- **Work to complete**
Copy out all of the data exactly as it appears.

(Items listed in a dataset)
## Begin

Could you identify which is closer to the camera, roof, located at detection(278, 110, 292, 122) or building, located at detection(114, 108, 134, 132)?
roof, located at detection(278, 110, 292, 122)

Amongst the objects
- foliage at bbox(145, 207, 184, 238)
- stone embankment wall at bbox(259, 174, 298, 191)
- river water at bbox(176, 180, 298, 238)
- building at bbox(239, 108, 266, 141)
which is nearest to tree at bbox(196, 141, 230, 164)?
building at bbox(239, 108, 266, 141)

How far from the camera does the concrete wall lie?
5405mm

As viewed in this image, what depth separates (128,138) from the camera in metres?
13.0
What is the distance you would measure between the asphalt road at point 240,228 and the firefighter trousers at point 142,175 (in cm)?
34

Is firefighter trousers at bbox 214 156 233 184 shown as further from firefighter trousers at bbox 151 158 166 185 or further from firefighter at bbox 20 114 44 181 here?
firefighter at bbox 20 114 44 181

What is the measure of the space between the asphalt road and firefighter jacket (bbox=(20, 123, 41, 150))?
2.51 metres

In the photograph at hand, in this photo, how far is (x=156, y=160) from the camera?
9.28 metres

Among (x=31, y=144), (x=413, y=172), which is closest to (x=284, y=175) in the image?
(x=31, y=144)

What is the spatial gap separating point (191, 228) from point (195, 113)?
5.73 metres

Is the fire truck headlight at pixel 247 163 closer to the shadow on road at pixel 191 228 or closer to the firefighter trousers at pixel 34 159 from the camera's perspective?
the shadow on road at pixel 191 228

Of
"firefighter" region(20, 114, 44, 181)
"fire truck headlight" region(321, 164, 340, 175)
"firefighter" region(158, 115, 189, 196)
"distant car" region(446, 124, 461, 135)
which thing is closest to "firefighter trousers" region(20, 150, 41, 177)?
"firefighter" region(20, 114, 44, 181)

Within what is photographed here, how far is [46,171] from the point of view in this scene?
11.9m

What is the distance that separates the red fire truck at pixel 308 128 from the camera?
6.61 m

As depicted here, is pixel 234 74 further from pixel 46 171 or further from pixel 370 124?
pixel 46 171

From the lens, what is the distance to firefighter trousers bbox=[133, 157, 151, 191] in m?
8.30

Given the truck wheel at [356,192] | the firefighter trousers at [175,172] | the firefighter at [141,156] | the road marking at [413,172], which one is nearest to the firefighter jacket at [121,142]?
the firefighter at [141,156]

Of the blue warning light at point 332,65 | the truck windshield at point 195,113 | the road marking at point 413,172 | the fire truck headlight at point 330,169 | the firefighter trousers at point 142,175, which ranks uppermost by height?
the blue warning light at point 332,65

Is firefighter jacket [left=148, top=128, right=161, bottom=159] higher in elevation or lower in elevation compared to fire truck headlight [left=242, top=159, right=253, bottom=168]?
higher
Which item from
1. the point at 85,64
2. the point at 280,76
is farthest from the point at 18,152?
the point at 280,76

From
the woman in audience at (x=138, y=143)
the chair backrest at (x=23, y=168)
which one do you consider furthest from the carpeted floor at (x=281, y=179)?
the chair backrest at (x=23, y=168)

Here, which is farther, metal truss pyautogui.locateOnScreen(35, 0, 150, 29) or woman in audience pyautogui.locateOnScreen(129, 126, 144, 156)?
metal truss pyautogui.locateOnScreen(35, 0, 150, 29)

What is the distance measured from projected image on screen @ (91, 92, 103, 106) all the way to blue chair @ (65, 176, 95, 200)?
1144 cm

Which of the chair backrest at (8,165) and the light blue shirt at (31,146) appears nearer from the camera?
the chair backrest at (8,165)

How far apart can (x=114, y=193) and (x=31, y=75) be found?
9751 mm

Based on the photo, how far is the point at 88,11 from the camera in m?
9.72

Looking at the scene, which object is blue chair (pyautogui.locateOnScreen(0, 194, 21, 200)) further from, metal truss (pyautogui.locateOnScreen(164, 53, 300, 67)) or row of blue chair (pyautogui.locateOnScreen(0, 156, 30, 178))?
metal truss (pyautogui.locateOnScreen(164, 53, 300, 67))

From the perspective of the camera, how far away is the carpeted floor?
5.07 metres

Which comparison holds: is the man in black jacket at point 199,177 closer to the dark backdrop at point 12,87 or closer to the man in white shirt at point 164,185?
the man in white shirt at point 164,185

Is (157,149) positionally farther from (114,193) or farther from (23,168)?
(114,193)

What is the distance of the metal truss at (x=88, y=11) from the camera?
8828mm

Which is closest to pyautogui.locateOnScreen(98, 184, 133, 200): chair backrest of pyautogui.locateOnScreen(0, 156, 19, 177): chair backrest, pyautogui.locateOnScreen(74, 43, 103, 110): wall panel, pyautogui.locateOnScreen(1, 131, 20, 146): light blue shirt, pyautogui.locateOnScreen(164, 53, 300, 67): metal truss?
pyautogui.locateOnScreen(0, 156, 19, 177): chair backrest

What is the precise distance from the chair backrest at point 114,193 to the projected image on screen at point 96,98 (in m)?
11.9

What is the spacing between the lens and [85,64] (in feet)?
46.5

## End

- **Reply to the exercise**
Could you identify which is closer to the camera, roof, located at detection(278, 110, 292, 122) or building, located at detection(114, 108, 134, 132)?
roof, located at detection(278, 110, 292, 122)

Amongst the objects
- foliage at bbox(145, 207, 184, 238)
- stone embankment wall at bbox(259, 174, 298, 191)
- river water at bbox(176, 180, 298, 238)
- building at bbox(239, 108, 266, 141)
which is nearest to tree at bbox(196, 141, 230, 164)?
building at bbox(239, 108, 266, 141)

How far from the camera does the concrete wall lie?
5405mm

As viewed in this image, what depth separates (128,138) from the camera in metres?
13.0
What is the distance you would measure between the asphalt road at point 240,228 and the firefighter trousers at point 142,175 (in cm)?
34

Is firefighter trousers at bbox 214 156 233 184 shown as further from firefighter trousers at bbox 151 158 166 185 or further from firefighter at bbox 20 114 44 181 here?
firefighter at bbox 20 114 44 181

What is the measure of the space between the asphalt road and firefighter jacket (bbox=(20, 123, 41, 150))?
2.51 metres

In the photograph at hand, in this photo, how far is (x=156, y=160) from the camera?
9.28 metres

Among (x=31, y=144), (x=413, y=172), which is closest to (x=284, y=175) in the image?
(x=31, y=144)

What is the spatial gap separating point (191, 228) from point (195, 113)?
5.73 metres

Is the fire truck headlight at pixel 247 163 closer to the shadow on road at pixel 191 228 or closer to the firefighter trousers at pixel 34 159 from the camera's perspective?
the shadow on road at pixel 191 228

Of
"firefighter" region(20, 114, 44, 181)
"fire truck headlight" region(321, 164, 340, 175)
"firefighter" region(158, 115, 189, 196)
"distant car" region(446, 124, 461, 135)
which thing is closest to "firefighter trousers" region(20, 150, 41, 177)?
"firefighter" region(20, 114, 44, 181)

Within what is photographed here, how far is [46,171] from the point of view in this scene?
11.9m

What is the distance that separates the red fire truck at pixel 308 128 from the camera?
6.61 m

As depicted here, is pixel 234 74 further from pixel 46 171 or further from pixel 370 124?
pixel 46 171

From the lens, what is the distance to firefighter trousers bbox=[133, 157, 151, 191] in m?
8.30

Given the truck wheel at [356,192] | the firefighter trousers at [175,172] | the firefighter at [141,156] | the road marking at [413,172], which one is nearest to the firefighter jacket at [121,142]?
the firefighter at [141,156]

Of the blue warning light at point 332,65 | the truck windshield at point 195,113 | the road marking at point 413,172 | the fire truck headlight at point 330,169 | the firefighter trousers at point 142,175, which ranks uppermost by height?
the blue warning light at point 332,65

Is firefighter jacket [left=148, top=128, right=161, bottom=159] higher in elevation or lower in elevation compared to fire truck headlight [left=242, top=159, right=253, bottom=168]?
higher
Which item from
1. the point at 85,64
2. the point at 280,76
is farthest from the point at 18,152?
the point at 280,76

From
the woman in audience at (x=138, y=143)
the chair backrest at (x=23, y=168)
which one do you consider furthest from the carpeted floor at (x=281, y=179)?
the chair backrest at (x=23, y=168)

Here, which is farther, metal truss pyautogui.locateOnScreen(35, 0, 150, 29) or woman in audience pyautogui.locateOnScreen(129, 126, 144, 156)?
metal truss pyautogui.locateOnScreen(35, 0, 150, 29)

What is the distance measured from projected image on screen @ (91, 92, 103, 106) all the way to blue chair @ (65, 176, 95, 200)?
1144 cm

Which of the chair backrest at (8,165) and the light blue shirt at (31,146) appears nearer from the camera?
the chair backrest at (8,165)

How far apart can (x=114, y=193) and (x=31, y=75) be found?
9751 mm

Based on the photo, how far is the point at 88,11 from the camera in m?
9.72

Looking at the scene, which object is blue chair (pyautogui.locateOnScreen(0, 194, 21, 200)) further from, metal truss (pyautogui.locateOnScreen(164, 53, 300, 67)) or row of blue chair (pyautogui.locateOnScreen(0, 156, 30, 178))?
metal truss (pyautogui.locateOnScreen(164, 53, 300, 67))

From the perspective of the camera, how far away is the carpeted floor?
5.07 metres

Which comparison holds: is the man in black jacket at point 199,177 closer to the dark backdrop at point 12,87 or closer to the man in white shirt at point 164,185?
the man in white shirt at point 164,185

Is (157,149) positionally farther from (114,193) or farther from (23,168)?
(114,193)

What is the distance of the metal truss at (x=88, y=11) from the camera?
8828mm

Which is closest to pyautogui.locateOnScreen(98, 184, 133, 200): chair backrest of pyautogui.locateOnScreen(0, 156, 19, 177): chair backrest, pyautogui.locateOnScreen(74, 43, 103, 110): wall panel, pyautogui.locateOnScreen(1, 131, 20, 146): light blue shirt, pyautogui.locateOnScreen(164, 53, 300, 67): metal truss?
pyautogui.locateOnScreen(0, 156, 19, 177): chair backrest

What is the precise distance from the chair backrest at point 114,193 to the projected image on screen at point 96,98 (in m)?
11.9

What is the spacing between the lens and [85,64] (in feet)?
46.5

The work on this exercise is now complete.